The Ohio Supremes came up with this court-made rule based on State v. Plummer, 22 Ohio St.3d 292, and State v. Mayl, 106 Ohio St.3d 207. In Plummer, the blood specimen was unrefrigerated for approximately one and half hours. Interesting to note though is that the blood specimen was packaged, labeled, and delivered to the mail drop. I am guessing that would be considered “in transit.” In any event, the Plummer court held that three-to-four hour interval without refrigeration did not render the test results inadmissible. Mayl had nothing to do with pre-transit refrigeration, but just cited to Plummer in its decision. May, in a footnote, stated “failure to refrigerate a sample for as much as five hours has been determined to substantially comply with Ohio Admin Cod 3701-53-05(F).
So there you have it folks! Non-refrigeration of a blood specimen that is pre-transit is good to go as long as it is under five hours. If a police officer succeeds in accomplishing that task, he or she is in substantial compliance with the Ohio Department of Health’s regulation.
Now some might be thinking, what is the point of refrigeration of a blood or urine specimen if during actual transit to a laboratory there is no refrigeration requirement? Chief Justice O’Connor addressed that very issue in her concurring opinion.
First and foremost, Chief Justice O’Connor cautioned against a blanket-rule approach and expressed her concern of the short comings of Ohio Admin Code 3701-53-05(F). Moving past this, Chief Justice O’Connor questioned if while the specimen is in transit, does the ambient temperature relevant?

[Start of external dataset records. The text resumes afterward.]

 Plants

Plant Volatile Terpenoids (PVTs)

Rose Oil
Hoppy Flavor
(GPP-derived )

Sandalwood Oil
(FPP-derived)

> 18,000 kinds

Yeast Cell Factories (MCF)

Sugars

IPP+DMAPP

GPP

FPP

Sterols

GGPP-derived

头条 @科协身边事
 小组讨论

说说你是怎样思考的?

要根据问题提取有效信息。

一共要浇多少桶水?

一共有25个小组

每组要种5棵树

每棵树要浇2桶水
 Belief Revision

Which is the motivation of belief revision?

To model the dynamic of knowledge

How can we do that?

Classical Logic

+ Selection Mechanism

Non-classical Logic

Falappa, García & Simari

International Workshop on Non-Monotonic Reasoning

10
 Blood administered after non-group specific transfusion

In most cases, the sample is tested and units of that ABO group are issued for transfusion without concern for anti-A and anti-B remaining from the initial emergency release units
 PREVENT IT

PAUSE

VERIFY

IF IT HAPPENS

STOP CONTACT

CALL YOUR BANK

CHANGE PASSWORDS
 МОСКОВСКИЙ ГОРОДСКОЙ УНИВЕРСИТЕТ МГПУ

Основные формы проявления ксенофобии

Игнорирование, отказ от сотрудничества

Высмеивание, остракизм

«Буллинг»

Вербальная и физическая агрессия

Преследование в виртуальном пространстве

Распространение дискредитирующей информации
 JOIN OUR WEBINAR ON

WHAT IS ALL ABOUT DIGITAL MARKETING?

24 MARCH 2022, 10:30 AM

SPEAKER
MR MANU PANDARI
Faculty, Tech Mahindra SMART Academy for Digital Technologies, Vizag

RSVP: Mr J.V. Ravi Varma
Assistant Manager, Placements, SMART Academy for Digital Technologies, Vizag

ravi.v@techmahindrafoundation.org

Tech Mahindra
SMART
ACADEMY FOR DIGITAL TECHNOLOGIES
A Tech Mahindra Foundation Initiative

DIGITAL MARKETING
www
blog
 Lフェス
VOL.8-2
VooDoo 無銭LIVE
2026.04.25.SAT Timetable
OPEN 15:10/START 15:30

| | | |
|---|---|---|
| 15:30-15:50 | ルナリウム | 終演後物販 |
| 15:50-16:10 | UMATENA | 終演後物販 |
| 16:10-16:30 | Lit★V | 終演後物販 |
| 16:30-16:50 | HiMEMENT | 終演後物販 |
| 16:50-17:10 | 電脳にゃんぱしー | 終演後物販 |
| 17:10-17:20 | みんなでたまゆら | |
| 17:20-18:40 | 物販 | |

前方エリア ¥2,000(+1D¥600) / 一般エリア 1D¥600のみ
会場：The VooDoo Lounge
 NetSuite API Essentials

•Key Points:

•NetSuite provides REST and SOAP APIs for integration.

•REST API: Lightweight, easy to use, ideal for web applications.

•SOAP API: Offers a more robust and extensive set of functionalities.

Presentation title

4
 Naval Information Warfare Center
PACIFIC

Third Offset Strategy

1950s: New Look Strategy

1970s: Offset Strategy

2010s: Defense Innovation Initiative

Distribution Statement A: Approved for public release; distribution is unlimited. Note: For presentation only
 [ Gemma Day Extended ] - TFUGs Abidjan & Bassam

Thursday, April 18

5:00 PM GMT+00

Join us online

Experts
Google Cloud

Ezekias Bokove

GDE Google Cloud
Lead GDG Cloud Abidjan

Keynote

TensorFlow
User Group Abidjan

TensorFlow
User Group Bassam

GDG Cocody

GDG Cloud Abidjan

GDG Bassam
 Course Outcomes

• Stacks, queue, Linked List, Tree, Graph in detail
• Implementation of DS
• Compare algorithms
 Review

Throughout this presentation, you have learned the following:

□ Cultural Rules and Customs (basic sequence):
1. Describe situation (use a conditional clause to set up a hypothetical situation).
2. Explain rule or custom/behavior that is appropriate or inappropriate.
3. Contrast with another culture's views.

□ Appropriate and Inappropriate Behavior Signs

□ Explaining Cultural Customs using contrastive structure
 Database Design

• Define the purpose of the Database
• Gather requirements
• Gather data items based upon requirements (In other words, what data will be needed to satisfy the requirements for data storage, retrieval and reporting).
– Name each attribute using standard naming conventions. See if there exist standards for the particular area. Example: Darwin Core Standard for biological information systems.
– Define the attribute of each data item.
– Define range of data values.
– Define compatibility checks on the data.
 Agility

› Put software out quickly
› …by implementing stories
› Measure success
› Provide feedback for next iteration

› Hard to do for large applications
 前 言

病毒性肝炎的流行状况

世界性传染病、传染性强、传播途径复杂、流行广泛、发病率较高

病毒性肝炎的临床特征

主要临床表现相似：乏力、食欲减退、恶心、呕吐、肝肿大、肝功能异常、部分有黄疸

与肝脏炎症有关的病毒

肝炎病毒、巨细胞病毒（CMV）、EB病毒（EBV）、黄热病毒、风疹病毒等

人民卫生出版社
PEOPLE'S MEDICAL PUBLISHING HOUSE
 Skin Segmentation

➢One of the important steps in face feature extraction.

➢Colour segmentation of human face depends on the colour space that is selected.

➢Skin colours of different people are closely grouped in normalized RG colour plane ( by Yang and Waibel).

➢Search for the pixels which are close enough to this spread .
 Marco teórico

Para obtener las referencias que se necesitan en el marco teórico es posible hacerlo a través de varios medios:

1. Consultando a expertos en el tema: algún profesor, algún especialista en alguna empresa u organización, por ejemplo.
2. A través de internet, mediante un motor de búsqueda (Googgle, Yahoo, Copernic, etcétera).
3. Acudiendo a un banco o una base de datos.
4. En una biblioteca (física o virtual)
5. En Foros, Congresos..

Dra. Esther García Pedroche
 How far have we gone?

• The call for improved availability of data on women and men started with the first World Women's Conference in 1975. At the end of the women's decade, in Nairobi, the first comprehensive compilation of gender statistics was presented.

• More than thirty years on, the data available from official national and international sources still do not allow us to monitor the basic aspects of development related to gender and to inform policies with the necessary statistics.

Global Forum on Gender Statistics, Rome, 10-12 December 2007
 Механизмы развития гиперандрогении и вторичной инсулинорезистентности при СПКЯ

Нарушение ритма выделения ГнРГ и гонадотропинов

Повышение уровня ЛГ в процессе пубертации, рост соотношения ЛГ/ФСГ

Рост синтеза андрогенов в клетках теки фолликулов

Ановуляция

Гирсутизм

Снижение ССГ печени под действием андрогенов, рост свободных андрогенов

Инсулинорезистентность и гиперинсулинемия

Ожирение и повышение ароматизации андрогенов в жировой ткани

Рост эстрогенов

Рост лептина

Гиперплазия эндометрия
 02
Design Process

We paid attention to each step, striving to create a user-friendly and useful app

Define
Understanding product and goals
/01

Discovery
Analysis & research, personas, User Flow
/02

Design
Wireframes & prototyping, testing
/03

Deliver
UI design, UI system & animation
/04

If the answer is yes, then Chief Justice O’Connor opined that substantial-compliance determination should take into account whether the unrefrigerated sample was stored in a hot car or in a climate-controlled building. With those thoughts, Chief Justice O’Connor stated that courts need more guidance from the Ohio Department of Health to determine these questions.
I agree with Chief Justice O’Connor that the Ohio Department of Health needs to come out with better guidance with regards to refrigerated versus non-refrigerated blood specimens. Hell, I get more guidance from my local liquor store on what happens to beer when it goes from a refrigerated environment to a non-refrigerated environment then back to a refrigerated environment. And the owner even posts this information on the door of their walk-in beer cooler! What can I say…my local liquor store is legit.
Looking at Baker, I believe it to be utterly absurd that it is okay for police to be laissez faire when deciding whether or not to follow a codified regulation from the Ohio Department of Health. As Justice O’Neill stated in his dissent, “One man lies dead and another man faces a lengthy prison term if convicted of drunk driving. This is no time to be treating the rules regarding admissibility lightly.”